Problem (left): (a) 3D objects of similar size (e.g., green and red boxes) appear differently in (b) 2D images depending on their distance from the camera, due to perspective projection. Solution (right): We propose a framework that leverages Vanishing Points (VP) to incorporate this into the network and thereby utilize 2D image features in a 3D-aware manner. (c) Given an input image and VP, we perform (d) VP-based image synthesis with zoom-in and (e) VP-guided point sampling for perspective-aware feature aggregation. These strategies address the imbalance caused by perspective projection, operating on both the pixel and feature levels to accurately estimate (f) the complete 3D semantic voxels of the scene.
In the feature extraction step, a zoomed-in image is generated using VPZoomer, and multi-scale feature maps \( \mathcal{F}^{2D}_o \) and \( \mathcal{F}^{2D}_z \) are extracted from \( I_o \) and \( I_z \). During the feature lifting, the depth proposed voxel query \( \mathcal{Q}_p \) is employed with VP-guided cross-attention (VPCA) on \( \mathcal{F}^{2D}_o \) and deformable cross-attention on \( \mathcal{F}^{2D}_z \) to construct the voxel feature volumes \( \mathcal{F}^{3D}_o \) and \( \mathcal{F}^{3D}_z \), respectively. In the feature volume fusion stage, both \( \mathcal{F}^{3D}_o \) and \( \mathcal{F}^{3D}_z \) are fused using a spatial volume fusion (SVF) module and refined via the 3D UNet-based decoder.
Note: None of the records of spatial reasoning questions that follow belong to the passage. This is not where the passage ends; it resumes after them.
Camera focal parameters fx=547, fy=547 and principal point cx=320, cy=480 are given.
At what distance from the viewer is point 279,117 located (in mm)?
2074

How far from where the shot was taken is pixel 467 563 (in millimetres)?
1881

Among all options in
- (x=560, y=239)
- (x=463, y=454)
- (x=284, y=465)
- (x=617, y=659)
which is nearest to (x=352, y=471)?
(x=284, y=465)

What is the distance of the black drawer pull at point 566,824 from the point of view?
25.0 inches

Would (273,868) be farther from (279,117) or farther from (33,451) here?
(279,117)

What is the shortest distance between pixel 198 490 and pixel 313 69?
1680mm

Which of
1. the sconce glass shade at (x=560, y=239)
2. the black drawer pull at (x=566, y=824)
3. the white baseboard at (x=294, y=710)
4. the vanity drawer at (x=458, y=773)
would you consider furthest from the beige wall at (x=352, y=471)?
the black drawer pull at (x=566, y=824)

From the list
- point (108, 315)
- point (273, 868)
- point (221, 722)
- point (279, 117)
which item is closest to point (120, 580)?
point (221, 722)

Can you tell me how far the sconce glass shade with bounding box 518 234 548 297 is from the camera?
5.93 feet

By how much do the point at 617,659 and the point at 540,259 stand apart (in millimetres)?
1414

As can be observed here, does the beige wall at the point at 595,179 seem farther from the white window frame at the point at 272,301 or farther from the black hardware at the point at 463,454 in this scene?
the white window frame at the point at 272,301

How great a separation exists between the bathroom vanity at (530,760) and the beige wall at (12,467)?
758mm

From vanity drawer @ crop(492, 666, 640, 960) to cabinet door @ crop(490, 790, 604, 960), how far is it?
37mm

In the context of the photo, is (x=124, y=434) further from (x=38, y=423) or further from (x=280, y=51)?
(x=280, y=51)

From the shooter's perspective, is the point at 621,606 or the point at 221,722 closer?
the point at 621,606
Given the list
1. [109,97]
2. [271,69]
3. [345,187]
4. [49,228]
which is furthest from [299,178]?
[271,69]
Finally, the prediction head estimates the 3D semantic voxel map of the entire scene.
Left: The original image \( I_o \) with source areas (\( \mathcal{S}_L \), \( \mathcal{S}_R \)) outlined in blue trapezoids. Right: The zoomed-in image \( I_z \) with target areas (\( \mathcal{T}_L \), \( \mathcal{T}_R \)) outlined in red rectangles.
Following the sampling order, centered on the reference point \( \mathbf{r} \), we first generate the initial grid \( \mathcal{O} \) with the offset \( d \) and rotate it by an angle \( \theta \) to obtain \( \tilde{\mathcal{O}} \). Next, we identify the intersection grid \( \hat{\mathcal{O}} \) at the cross-point of lines from \( \tilde{\mathcal{O}} \) and VP \( \mathbf{v} \). As a result, a set of sampling points \( \mathcal{P} \) is composed of \( \{ \tilde{\mathcal{O}}, \hat{\mathcal{O}}, \mathbf{r} \} \).